### WRITTEN PROBLEM
Please repeat the lines below word for word, beginning at the line that contains "What ordering of" and stopping after the last line of the records.
#####
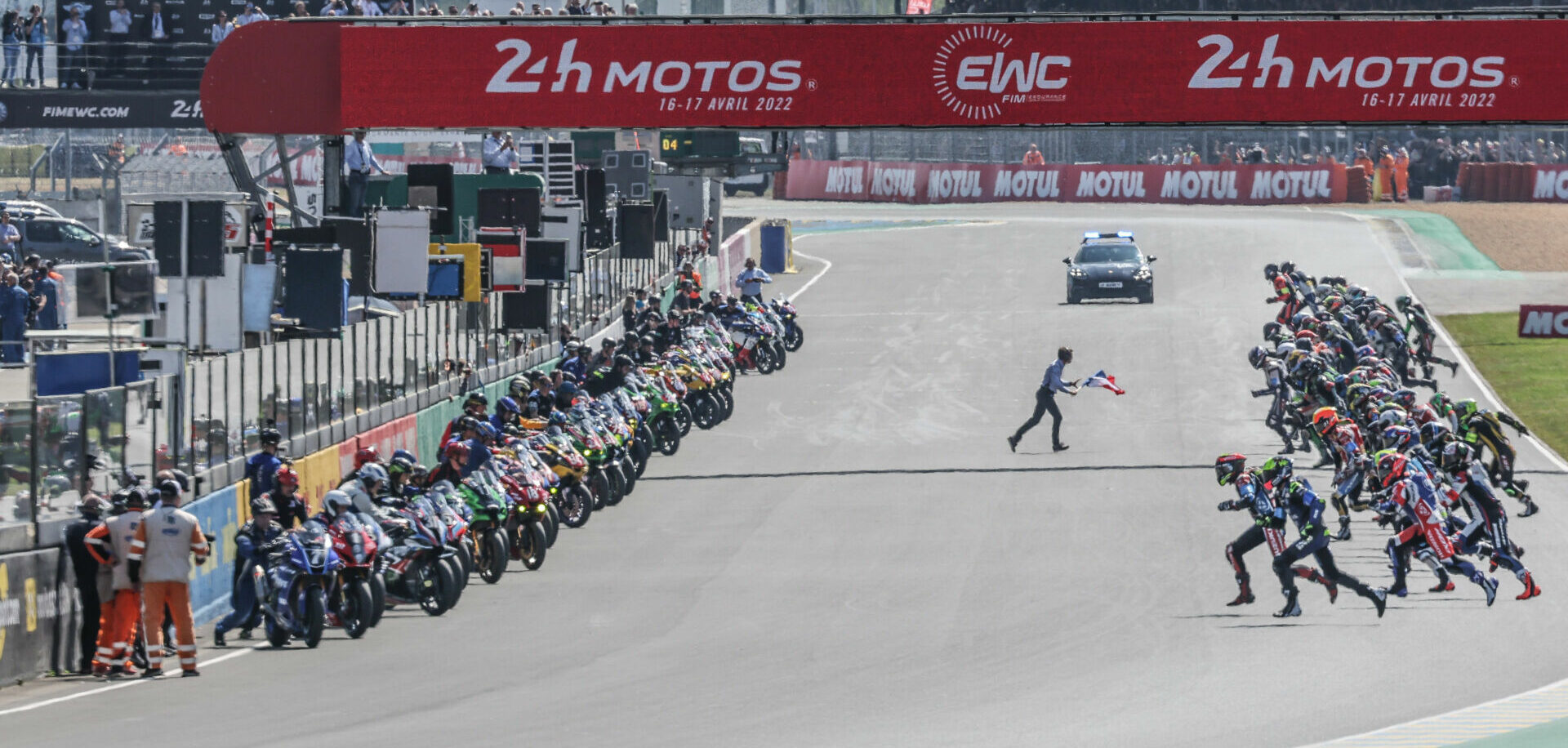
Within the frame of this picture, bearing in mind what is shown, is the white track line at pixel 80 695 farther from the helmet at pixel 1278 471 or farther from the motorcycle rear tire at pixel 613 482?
the helmet at pixel 1278 471

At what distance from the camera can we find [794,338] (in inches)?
1447

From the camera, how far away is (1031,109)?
26.4m

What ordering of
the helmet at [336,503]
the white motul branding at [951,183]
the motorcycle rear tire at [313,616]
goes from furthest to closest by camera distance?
the white motul branding at [951,183] → the helmet at [336,503] → the motorcycle rear tire at [313,616]

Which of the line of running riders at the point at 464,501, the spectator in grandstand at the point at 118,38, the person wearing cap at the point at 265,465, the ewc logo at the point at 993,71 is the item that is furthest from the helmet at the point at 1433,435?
the spectator in grandstand at the point at 118,38

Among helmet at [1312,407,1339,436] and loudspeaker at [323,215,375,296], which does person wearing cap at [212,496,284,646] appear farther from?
helmet at [1312,407,1339,436]

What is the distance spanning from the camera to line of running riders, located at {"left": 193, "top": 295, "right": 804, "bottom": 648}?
54.4 feet

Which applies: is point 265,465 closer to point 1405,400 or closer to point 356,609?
point 356,609

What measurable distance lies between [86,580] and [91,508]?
#####
### RESULT OF THE EXERCISE
What ordering of
the helmet at [336,503]
the white motul branding at [951,183]
the motorcycle rear tire at [313,616]
goes from furthest to closest by camera distance?
the white motul branding at [951,183] → the helmet at [336,503] → the motorcycle rear tire at [313,616]

Which of the line of running riders at the point at 464,501, the spectator in grandstand at the point at 118,38, the person wearing cap at the point at 265,465, the ewc logo at the point at 993,71 is the item that is furthest from the helmet at the point at 1433,435?
the spectator in grandstand at the point at 118,38

Among helmet at [1312,407,1339,436] and loudspeaker at [323,215,375,296], which does person wearing cap at [212,496,284,646] appear farther from?
helmet at [1312,407,1339,436]

What is the distance spanning from the camera to line of running riders, located at {"left": 193, "top": 295, "right": 804, "bottom": 648}?
54.4 feet

Which applies: is point 265,465 closer to point 1405,400 or closer to point 356,609?
point 356,609

What measurable distance lies between [86,580] and [91,508]?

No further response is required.